Your dreams just got a lot closer. I’ve spent most of this section talking about threats, so let me talk about the other side, because it’s just as real. If you’ve ever wanted to build something but didn’t have the technical skills or the money to hire someone, that barrier is largely gone. You can describe an app to AI and have a working version in an hour. I’m not exaggerating. I do this regularly. If you’ve always wanted to write a book but couldn’t find the time or struggled with the writing, you can work with AI to get it done. Want to learn a new skill? The best tutor in the world is now available to anyone for $20 a month... one that’s infinitely patient, available 24/7, and can explain anything at whatever level you need. Knowledge is essentially free now. The tools to build things are extremely cheap now. Whatever you’ve been putting off because it felt too hard or too expensive or too far outside your expertise: try it. Pursue the things you’re passionate about. You never know where they’ll lead. And in a world where the old career paths are getting disrupted, the person who spent a year building something they love might end up better positioned than the person who spent that year clinging to a job description.

Build the habit of adapting. This is maybe the most important one. The specific tools don’t matter as much as the muscle of learning new ones quickly. AI is going to keep changing, and fast. The models that exist today will be obsolete in a year. The workflows people build now will need to be rebuilt. The people who come out of this well won’t be the ones who mastered one tool. They’ll be the ones who got comfortable with the pace of change itself. Make a habit of experimenting. Try new things even when the current thing is working. Get comfortable being a beginner repeatedly. That adaptability is the closest thing to a durable advantage that exists right now.

# # # # #

● **Exercise set**
**A.** Repeat word for word the part of the passage about AI that starts with "Build the habit" and goes on through "exists right now.".
**B.** In the sentence of the passage about AI that begins "Whatever you've been putting off," list each reason it gives for putting something off.

# # # # #

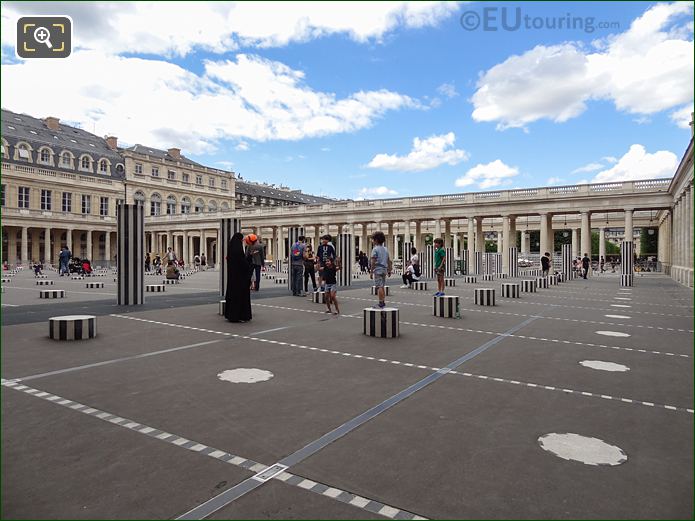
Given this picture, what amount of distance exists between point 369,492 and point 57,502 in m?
2.15

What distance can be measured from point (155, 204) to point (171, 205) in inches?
122

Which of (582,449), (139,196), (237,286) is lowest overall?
(582,449)

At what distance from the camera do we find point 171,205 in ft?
275

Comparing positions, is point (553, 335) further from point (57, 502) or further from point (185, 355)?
point (57, 502)

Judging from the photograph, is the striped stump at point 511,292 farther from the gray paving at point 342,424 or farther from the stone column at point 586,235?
the stone column at point 586,235

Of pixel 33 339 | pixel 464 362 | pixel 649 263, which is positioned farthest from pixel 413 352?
pixel 649 263

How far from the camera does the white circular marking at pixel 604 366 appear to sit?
23.3 feet

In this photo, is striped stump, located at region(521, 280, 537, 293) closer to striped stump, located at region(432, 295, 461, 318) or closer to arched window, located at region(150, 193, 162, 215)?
striped stump, located at region(432, 295, 461, 318)

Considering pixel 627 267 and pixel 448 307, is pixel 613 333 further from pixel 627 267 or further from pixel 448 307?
pixel 627 267

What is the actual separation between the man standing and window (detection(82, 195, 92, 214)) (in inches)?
2541

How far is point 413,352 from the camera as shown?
8086 mm

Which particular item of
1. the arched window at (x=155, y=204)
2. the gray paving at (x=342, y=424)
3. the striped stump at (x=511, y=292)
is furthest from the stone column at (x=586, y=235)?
the arched window at (x=155, y=204)

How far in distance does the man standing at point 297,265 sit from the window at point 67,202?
2492 inches

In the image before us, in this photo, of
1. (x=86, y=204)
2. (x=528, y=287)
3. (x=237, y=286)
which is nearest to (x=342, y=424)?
(x=237, y=286)
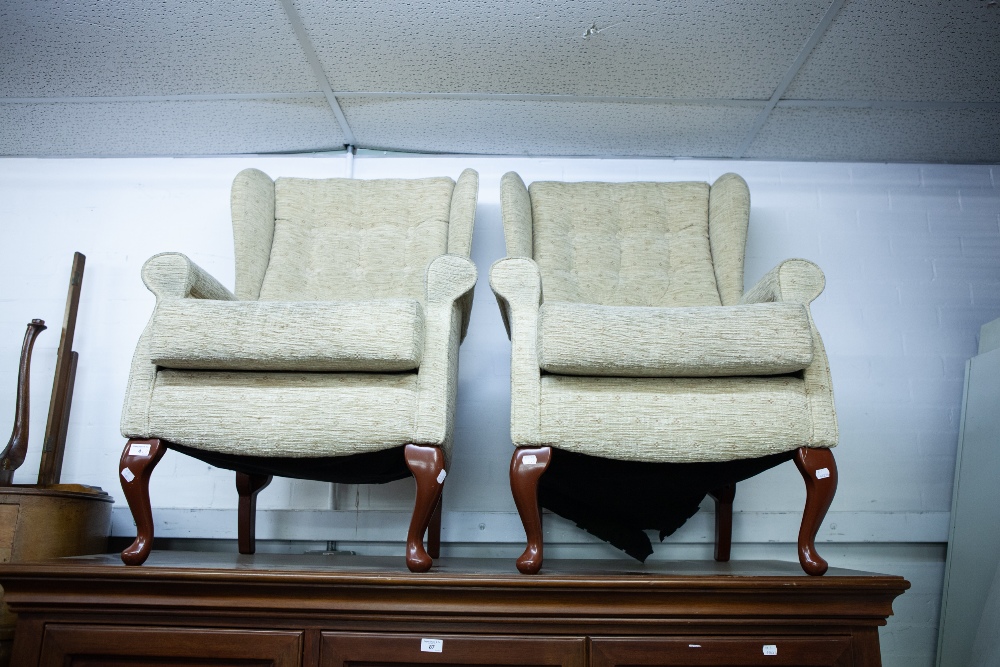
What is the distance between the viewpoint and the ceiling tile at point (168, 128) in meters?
2.55

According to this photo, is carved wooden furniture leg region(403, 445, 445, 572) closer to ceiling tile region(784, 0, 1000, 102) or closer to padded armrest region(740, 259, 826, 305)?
padded armrest region(740, 259, 826, 305)

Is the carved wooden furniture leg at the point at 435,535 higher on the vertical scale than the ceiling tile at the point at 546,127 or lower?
lower

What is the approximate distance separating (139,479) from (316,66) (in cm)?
130

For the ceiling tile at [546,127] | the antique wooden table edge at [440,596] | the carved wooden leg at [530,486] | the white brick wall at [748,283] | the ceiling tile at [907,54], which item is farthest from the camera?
the ceiling tile at [546,127]

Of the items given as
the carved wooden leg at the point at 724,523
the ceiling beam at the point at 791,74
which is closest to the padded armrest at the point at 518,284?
the carved wooden leg at the point at 724,523

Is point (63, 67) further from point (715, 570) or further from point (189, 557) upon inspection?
point (715, 570)

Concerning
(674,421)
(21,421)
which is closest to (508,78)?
(674,421)

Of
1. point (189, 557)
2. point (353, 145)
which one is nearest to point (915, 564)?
point (189, 557)

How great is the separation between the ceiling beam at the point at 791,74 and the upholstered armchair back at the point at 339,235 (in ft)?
3.29

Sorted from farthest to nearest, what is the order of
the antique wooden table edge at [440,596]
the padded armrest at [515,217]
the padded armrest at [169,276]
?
the padded armrest at [515,217]
the padded armrest at [169,276]
the antique wooden table edge at [440,596]

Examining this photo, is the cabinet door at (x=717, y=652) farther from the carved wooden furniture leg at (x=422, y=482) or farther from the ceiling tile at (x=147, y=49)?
the ceiling tile at (x=147, y=49)

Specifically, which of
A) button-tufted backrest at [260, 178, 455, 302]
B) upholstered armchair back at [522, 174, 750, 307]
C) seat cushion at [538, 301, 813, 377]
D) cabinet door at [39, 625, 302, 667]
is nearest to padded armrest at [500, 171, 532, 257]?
upholstered armchair back at [522, 174, 750, 307]

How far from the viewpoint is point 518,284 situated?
176 centimetres

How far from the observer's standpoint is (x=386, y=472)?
6.22 feet
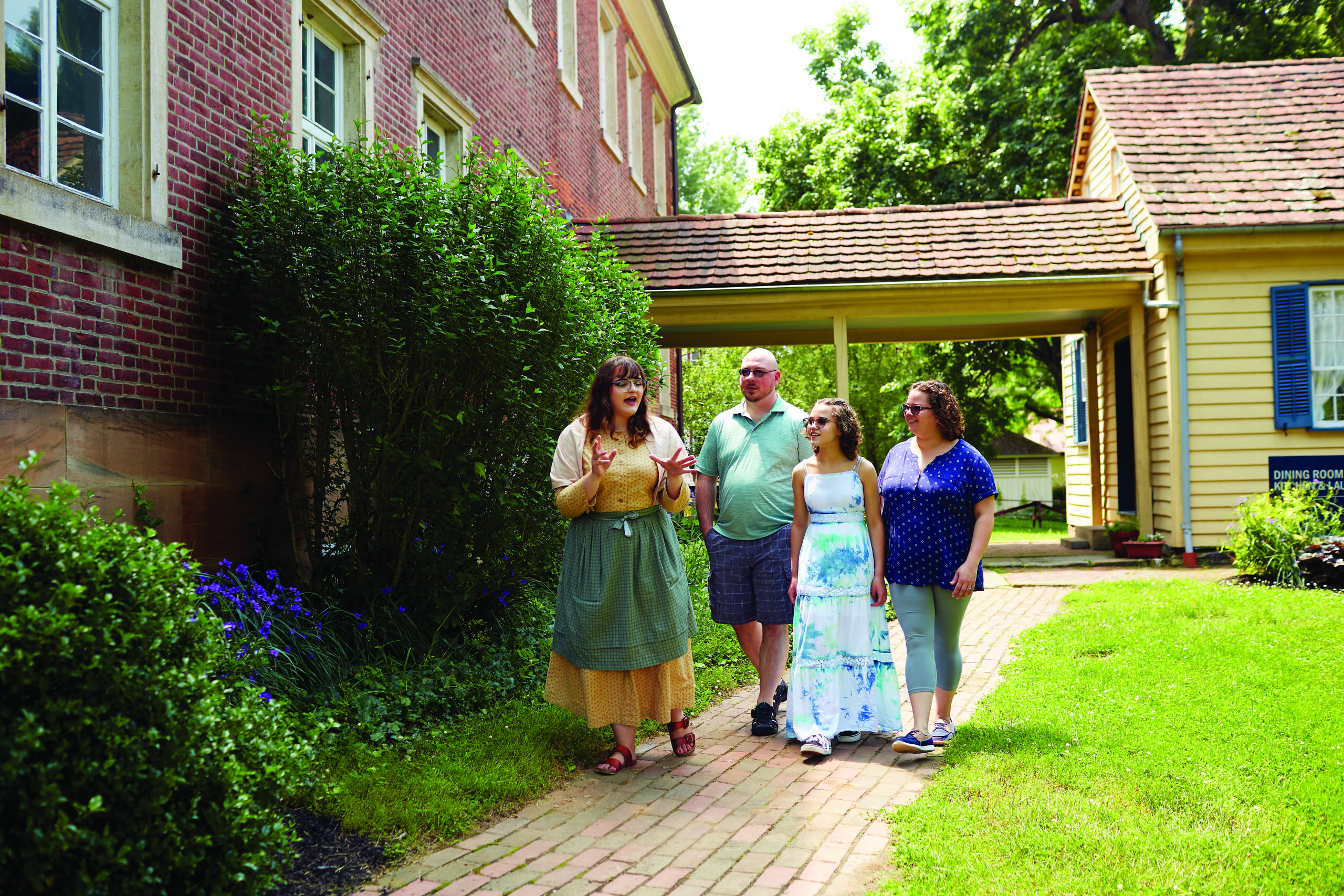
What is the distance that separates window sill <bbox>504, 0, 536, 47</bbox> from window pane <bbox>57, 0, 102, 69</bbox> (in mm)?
7304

# # # # #

● **List of answers**
**A.**
Build the habit of adapting. This is maybe the most important one. The specific tools don’t matter as much as the muscle of learning new ones quickly. AI is going to keep changing, and fast. The models that exist today will be obsolete in a year. The workflows people build now will need to be rebuilt. The people who come out of this well won’t be the ones who mastered one tool. They’ll be the ones who got comfortable with the pace of change itself. Make a habit of experimenting. Try new things even when the current thing is working. Get comfortable being a beginner repeatedly. That adaptability is the closest thing to a durable advantage that exists right now.

**B.**
- Too hard
- Too expensive
- Too far outside your expertise